Tag Archives: First Baptist Church

Woven Threads of Friendship

Several of us were enjoying an intimate ladies’ luncheon. Conversation turned to when and under what circumstances each of us had come to our small town or if we had always lived here. From there we began chatting about various people in our church and community who had made lasting impressions on us. We sipped coffee and waxed enthusiastic about the Mott sisters, Mr. and Mrs. Harris Jefferson, Mr. Ben Mauldin, Dr. Singleton, Bonnie Manry, Mr. Cuy Broome, Norman and Minnie Pipkin, Madge Clark, the Askews and many more.

I listened to the stories about this one and that one learning new things about people I’d known for years. It was fascinating to hear the many different ways members of this one little group had been affected by so many mutual friends. Phrases like “Oh, you knew her?” and “Did you know he…?” or “Remember when…?” were tossed around with a mix of merriment and sadness.

Several mentioned the one who had invited them to First Baptist Cairo, others recalled a Sunday school teacher who had meant so much to them raising responses like “Oh, yes, I was in her class one year.” We talked about those who had faithfully cared for our babies in the nursery and others who had been there as a strong shoulder when disappointments and sorrows hit. We remembered fondly folks who kept things going like Raymond Hurst who claimed the ministry of keeping the First Baptist chimes playing, and “Miss Wessie,” librarian at Roddenbery Memorial Library who might call individuals to alert their attention to some book she knew they needed to read. “I’ll have it ready for you at the front desk,” she’d say positively. We laughed at many a funny tale including some interesting matchmaking endeavors, some that failed and some that were a great success.

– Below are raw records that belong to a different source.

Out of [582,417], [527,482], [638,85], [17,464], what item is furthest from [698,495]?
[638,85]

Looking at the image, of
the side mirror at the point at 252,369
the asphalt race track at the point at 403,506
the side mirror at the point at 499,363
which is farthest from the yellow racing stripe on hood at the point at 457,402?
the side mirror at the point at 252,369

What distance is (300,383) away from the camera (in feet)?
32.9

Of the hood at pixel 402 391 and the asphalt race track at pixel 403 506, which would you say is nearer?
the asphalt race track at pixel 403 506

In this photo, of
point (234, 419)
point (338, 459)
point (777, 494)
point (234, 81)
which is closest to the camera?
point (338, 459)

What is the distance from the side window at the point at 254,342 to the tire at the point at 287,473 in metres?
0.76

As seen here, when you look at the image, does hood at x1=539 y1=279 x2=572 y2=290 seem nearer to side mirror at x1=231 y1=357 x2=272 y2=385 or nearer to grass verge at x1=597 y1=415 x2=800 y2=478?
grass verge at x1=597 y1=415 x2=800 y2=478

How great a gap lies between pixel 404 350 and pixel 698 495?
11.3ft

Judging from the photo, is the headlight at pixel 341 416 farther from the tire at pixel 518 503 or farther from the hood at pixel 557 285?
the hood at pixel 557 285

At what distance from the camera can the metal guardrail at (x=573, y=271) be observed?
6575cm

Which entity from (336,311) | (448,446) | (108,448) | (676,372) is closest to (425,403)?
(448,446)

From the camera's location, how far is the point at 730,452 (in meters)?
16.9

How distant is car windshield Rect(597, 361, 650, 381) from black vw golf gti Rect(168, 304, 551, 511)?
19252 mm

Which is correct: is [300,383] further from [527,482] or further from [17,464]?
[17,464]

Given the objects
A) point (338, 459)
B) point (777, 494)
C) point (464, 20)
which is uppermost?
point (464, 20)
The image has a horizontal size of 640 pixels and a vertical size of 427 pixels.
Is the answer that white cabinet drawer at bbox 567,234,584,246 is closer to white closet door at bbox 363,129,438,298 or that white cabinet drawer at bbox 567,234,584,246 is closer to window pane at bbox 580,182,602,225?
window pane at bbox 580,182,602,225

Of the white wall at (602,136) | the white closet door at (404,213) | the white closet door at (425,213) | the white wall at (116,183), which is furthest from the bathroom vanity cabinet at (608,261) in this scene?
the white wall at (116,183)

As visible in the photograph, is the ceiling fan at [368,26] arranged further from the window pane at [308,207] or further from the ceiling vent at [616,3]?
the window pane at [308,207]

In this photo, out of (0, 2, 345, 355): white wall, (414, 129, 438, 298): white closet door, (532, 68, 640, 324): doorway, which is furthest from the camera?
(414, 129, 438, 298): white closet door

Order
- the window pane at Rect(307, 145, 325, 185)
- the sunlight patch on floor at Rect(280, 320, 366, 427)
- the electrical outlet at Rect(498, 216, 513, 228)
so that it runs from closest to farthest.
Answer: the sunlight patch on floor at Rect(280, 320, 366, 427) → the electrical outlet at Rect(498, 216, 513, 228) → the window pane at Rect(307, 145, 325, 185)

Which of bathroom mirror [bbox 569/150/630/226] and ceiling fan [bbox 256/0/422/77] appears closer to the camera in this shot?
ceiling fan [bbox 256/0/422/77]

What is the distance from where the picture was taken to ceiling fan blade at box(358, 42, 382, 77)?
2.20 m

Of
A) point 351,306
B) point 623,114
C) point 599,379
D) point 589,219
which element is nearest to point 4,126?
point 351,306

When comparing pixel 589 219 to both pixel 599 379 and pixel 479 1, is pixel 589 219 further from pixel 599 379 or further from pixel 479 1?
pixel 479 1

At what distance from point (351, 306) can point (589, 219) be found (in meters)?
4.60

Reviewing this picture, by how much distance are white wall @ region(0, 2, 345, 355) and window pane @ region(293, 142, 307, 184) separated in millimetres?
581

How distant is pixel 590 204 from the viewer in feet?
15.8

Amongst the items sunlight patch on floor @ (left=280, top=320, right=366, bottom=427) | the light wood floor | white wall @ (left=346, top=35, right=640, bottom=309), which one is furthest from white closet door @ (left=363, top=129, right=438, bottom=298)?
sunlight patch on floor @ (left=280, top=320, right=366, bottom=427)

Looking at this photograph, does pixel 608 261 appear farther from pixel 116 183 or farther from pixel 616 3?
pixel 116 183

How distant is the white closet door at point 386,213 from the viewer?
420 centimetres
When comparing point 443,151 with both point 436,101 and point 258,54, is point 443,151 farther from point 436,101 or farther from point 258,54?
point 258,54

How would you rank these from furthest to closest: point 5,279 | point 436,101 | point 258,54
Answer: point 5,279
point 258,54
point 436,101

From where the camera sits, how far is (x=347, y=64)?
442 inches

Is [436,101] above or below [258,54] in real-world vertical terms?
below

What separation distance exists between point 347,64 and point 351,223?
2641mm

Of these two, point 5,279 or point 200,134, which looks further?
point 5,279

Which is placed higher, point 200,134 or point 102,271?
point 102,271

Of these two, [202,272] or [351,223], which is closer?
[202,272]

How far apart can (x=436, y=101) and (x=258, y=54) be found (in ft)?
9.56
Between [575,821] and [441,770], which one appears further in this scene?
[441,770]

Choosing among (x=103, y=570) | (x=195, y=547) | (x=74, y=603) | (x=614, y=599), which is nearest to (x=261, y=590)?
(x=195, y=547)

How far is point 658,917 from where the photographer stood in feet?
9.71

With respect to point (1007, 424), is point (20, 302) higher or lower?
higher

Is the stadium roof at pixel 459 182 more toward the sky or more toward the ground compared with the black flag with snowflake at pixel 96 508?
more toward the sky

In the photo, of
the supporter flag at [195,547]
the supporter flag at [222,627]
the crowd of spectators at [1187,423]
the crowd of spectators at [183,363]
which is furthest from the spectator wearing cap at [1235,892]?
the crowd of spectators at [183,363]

After everyone had gone home, I thought about what a huge difference any one person can make in another’s life without even realizing it. What a witness Mr. Pipkin was in simply coming to church when he could no longer hear. When we opened a bank account, what if the clerk, Mrs. Jefferson, had not warmly invited us to her church?

Is it possible we, too, might make a difference in someone’s life as our friendships weave together like a colorful afghan in progress?